> **TEXT**:

============================================================

- Born: March 24, 1931
- Died: January 12, 2005 (aged 73)

= Carlos Gandolfo =

Argentine stage actor and director

Carlos Gandolfo (March 27, 1931 – January 12, 2005) was an Argentine stage actor and director.

==Life and work==
Carlos Gandolfo was born in Buenos Aires, in 1931. He was a director in local, independent theatres Teatro de los Independientes and La Máscara during the 1950s and in 1958, received his first film role in Simón Feldman's El negoción (The Bargain). That year, he met an 18-year-old aspiring actress, Dora Baret, with whom he began a relationship and married, in 1963. The couple had two boys: Matías, an actor, and Emanuel, a well-known local illusionist.

Gandolfo was not a prolific film actor, and his only significant roles were in Agustín Navarro's Una jaula no tiene secretos (A Cage Keeps No Secrets, 1962), and in Alejandro Doria's banned political satire, Proceso a la infamia (Trial on Infamy), which was made in 1974; but, released in an edited version four years later.

He was, however, well known in Argentine theatre, where an ancestor, Juan José de los Santos Casacuberta (1818–49), had been a lead actor in its early days. Gandolfo received leading parts in local productions of prominent works such as Medea, The Seagull, and Mother Courage and Her Children, during the 1950s and '60s.

Diagnosed with a throat cancer in 1972, Gandolfo was forced to end his acting career in the theatre, and he devoted himself to direction an instruction, instead. Among his many stage productions were those of George Bernard Shaw's The Man of Destiny, Arthur Miller's A View from the Bridge and Tony Kushner's Homebody/Kabul.

Kushner's play would be Carlos Gandolfo's last production, and he died in 2005 at age 73.

============================================================

> **SUPPLIED INFORMATION**:
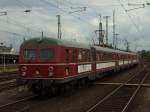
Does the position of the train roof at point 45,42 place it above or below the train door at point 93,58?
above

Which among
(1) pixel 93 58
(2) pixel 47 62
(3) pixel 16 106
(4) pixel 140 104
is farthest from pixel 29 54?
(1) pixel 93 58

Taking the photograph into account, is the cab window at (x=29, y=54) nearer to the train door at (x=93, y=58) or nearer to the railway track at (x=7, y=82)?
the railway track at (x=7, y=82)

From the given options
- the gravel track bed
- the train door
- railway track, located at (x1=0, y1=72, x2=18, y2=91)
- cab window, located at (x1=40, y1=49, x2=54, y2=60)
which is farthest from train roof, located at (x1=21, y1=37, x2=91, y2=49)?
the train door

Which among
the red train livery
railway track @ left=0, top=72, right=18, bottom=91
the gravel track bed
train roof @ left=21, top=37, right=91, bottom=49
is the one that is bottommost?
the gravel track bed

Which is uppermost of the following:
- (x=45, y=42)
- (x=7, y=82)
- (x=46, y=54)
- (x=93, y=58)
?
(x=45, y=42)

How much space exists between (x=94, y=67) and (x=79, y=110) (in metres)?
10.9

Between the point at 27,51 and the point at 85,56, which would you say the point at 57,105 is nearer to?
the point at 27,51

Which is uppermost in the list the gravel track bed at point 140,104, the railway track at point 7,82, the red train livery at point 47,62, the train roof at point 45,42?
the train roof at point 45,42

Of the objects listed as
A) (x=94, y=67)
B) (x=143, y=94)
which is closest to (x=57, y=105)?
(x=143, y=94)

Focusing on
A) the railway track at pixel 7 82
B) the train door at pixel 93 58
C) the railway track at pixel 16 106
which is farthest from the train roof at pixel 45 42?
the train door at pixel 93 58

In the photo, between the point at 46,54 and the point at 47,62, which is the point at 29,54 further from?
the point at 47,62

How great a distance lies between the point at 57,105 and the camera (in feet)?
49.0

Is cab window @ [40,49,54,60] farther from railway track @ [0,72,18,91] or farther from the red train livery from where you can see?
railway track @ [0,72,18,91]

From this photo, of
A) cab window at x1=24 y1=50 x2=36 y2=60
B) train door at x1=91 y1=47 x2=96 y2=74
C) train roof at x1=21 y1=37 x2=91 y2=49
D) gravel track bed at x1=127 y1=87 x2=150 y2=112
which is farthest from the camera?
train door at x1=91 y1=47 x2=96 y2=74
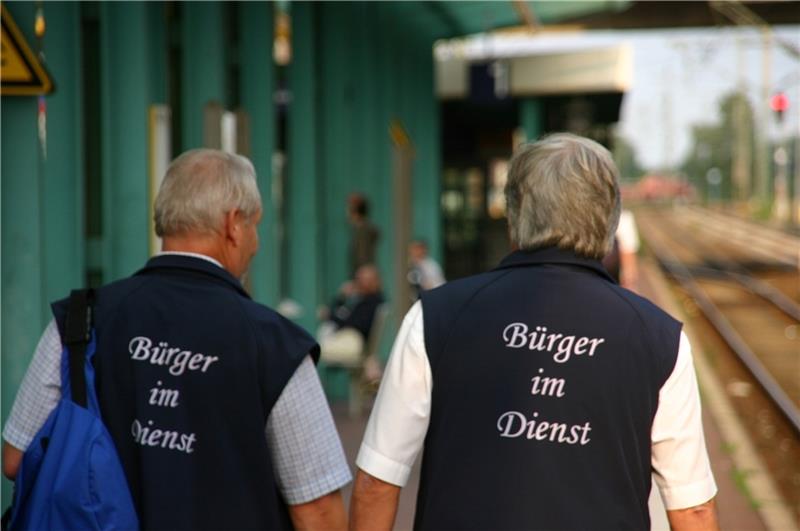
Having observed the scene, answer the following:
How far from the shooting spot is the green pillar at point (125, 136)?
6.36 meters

============================================================

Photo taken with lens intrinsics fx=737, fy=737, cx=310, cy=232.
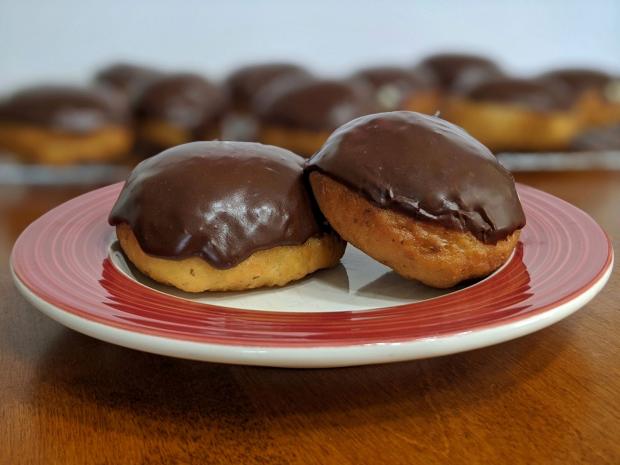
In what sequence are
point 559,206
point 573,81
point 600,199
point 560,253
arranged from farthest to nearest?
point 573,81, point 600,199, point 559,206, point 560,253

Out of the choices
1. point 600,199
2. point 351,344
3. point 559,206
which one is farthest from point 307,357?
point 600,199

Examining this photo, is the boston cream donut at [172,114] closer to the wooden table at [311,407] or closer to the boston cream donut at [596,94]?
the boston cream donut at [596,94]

============================================================

> **EXERCISES**:
A - Please rewrite everything in the Carlos Gandolfo text from "- Born: March" down to "well-known local illusionist.", renaming "illusionist" as "magician".
B - According to the Carlos Gandolfo text, in what year was he diagnosed with throat cancer?

> **RESULTS OF THE TASKS**:
A -
- Born: March 24, 1931
- Died: January 12, 2005 (aged 73)

= Carlos Gandolfo =

Argentine stage actor and director

Carlos Gandolfo (March 27, 1931 – January 12, 2005) was an Argentine stage actor and director.

==Life and work==
Carlos Gandolfo was born in Buenos Aires, in 1931. He was a director in local, independent theatres Teatro de los Independientes and La Máscara during the 1950s and in 1958, received his first film role in Simón Feldman's El negoción (The Bargain). That year, he met an 18-year-old aspiring actress, Dora Baret, with whom he began a relationship and married, in 1963. The couple had two boys: Matías, an actor, and Emanuel, a well-known local magician.

B - 1972